Juicer Reviews: Which Is Preferable - Manual Or Electric?
KalliesWorld.com | Home Business Ideas and Opportunities

Juicer Reviews: Which Is Preferable - Manual Or Electric?


A vegetable juicer or fruit juicer is a conical-shaped kitchen appliance used for squeezing, or removing, juice from different foods, particularly fruit and veggies, for the purpose of drinking or adding flavor to other foods. The juicer is simple to use, although because of the possible risks involved, must be handled with care, caution, and expertise.

Two types of juicers exist - a manual, or hand-operated, model and a power model.

Manual/Hand-Held Juicer

Juicing involves placing fruit wedges or vegetable pieces cut side-down in the center of the juicer and then pressing down to squeeze the foodstuff and moving it back and forth so the fruit or veggie juice will run out of the rind and away from the pulp.
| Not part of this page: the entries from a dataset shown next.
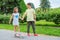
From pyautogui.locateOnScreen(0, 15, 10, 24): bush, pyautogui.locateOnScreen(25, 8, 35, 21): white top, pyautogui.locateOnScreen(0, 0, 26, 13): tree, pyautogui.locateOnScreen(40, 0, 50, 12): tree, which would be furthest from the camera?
pyautogui.locateOnScreen(40, 0, 50, 12): tree

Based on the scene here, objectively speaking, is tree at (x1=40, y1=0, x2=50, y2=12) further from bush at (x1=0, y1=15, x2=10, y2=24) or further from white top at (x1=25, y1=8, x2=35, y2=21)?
white top at (x1=25, y1=8, x2=35, y2=21)

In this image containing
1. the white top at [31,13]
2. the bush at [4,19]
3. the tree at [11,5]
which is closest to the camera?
the white top at [31,13]

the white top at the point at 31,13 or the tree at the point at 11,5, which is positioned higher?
the tree at the point at 11,5

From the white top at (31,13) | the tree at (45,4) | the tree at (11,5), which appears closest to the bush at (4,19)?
the tree at (11,5)

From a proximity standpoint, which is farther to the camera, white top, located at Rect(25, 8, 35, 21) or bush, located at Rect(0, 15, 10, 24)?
bush, located at Rect(0, 15, 10, 24)

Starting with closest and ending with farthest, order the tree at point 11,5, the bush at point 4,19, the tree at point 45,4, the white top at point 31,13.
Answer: the white top at point 31,13 → the bush at point 4,19 → the tree at point 11,5 → the tree at point 45,4

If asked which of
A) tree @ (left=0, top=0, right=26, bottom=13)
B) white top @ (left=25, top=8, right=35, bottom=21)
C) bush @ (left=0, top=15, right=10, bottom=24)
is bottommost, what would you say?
bush @ (left=0, top=15, right=10, bottom=24)

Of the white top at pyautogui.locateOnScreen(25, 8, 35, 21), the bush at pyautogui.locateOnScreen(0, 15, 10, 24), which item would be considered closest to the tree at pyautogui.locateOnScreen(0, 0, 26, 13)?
the bush at pyautogui.locateOnScreen(0, 15, 10, 24)

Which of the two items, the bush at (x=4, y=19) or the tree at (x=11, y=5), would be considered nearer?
the bush at (x=4, y=19)

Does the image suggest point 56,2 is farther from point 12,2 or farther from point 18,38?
point 18,38

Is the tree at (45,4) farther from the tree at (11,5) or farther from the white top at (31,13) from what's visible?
the white top at (31,13)

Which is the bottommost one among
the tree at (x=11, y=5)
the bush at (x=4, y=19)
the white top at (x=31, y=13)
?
the bush at (x=4, y=19)

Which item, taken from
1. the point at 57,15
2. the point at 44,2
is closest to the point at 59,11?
the point at 57,15

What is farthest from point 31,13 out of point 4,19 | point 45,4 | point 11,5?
point 45,4
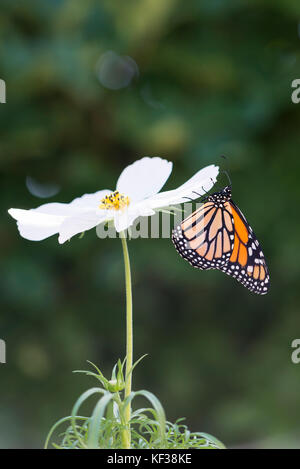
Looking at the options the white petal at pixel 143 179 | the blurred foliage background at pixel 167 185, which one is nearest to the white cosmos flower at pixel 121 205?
the white petal at pixel 143 179

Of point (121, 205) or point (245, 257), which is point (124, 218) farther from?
point (245, 257)

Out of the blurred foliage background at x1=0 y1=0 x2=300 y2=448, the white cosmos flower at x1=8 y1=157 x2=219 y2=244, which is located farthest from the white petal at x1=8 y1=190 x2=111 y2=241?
the blurred foliage background at x1=0 y1=0 x2=300 y2=448

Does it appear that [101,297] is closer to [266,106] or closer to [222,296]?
[222,296]

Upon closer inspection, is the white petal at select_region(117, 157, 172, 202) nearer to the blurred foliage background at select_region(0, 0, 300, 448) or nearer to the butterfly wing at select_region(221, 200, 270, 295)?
the butterfly wing at select_region(221, 200, 270, 295)

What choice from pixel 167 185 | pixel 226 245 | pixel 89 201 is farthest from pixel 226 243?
pixel 167 185

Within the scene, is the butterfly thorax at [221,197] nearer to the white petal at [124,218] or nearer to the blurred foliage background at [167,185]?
the white petal at [124,218]

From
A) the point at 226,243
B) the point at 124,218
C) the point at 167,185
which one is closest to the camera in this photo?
the point at 124,218
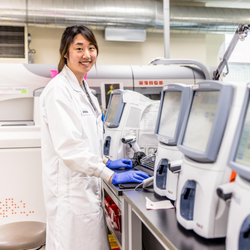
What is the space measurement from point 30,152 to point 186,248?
1572 millimetres

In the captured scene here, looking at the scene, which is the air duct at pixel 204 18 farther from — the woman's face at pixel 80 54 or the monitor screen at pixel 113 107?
the woman's face at pixel 80 54

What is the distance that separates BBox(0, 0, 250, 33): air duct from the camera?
13.6 feet

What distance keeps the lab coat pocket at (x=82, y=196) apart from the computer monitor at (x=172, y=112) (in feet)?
1.42

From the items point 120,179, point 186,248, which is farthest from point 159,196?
point 186,248

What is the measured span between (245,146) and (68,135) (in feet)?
2.72

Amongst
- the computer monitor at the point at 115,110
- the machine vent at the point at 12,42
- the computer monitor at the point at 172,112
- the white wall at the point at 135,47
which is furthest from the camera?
the white wall at the point at 135,47

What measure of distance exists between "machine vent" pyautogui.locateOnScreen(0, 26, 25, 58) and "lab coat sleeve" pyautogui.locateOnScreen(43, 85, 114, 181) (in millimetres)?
3445

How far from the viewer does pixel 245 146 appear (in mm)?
860

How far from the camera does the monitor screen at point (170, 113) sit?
1.39m

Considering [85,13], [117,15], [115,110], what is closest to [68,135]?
[115,110]

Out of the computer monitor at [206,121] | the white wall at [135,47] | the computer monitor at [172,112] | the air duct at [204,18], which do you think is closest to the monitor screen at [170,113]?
the computer monitor at [172,112]

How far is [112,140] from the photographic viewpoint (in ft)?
7.54

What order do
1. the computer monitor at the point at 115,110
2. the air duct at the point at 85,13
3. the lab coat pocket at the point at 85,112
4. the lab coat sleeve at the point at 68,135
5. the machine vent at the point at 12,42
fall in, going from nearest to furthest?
the lab coat sleeve at the point at 68,135 → the lab coat pocket at the point at 85,112 → the computer monitor at the point at 115,110 → the air duct at the point at 85,13 → the machine vent at the point at 12,42

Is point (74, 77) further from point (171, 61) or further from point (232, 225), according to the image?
point (171, 61)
The actual pulp and seeds are gathered along the edges of the juicer, and the rind is then tossed.

Power Juicer

A power or electric juicer mechanically extracts juice from fruits, veggies, herbs, etc. A suitable operation involves placing the article of food within and depressing the button. The juicer then mechanically squeezes juice out of the food. Due to its mechanical characteristics, electric juicers tend to be far more hazardous than manual types, and so it is important that users be coached the way to correctly use them.

Two varieties of electric juicers are available on the market:

Centrifugal juicers - these contain a blade and sieve to separate liquid and pulp from rinds or external shells or casings. Centrifugal juicers are not able to break fibers in food, so their use is reduced.

Masticating juicers - these "grind up" the entire piece of food before, or so as to, squeeze juice from the inside. When the food becomes mangled, the liquid naturally flows out. Masticating juicers can break fibers in food, so they really have a significantly wider use when compared with centrifugal juicers.

By the way, electric powered juicers and blenders are different in function and purpose. Power (masticating) juicers can easily separate juice from fibers, whereas blenders, like centrifugal and manually operated juicers, cannot.

The principle is that because fast-moving mechanical components of an electrical juicer blow air into the food, triggering greater and speedier oxidation to important nutrients, electric juicers, especially those having variable rates of speed, are considered to be of higher quality than manual juicers. This has not been verified, although it's a widespread belief.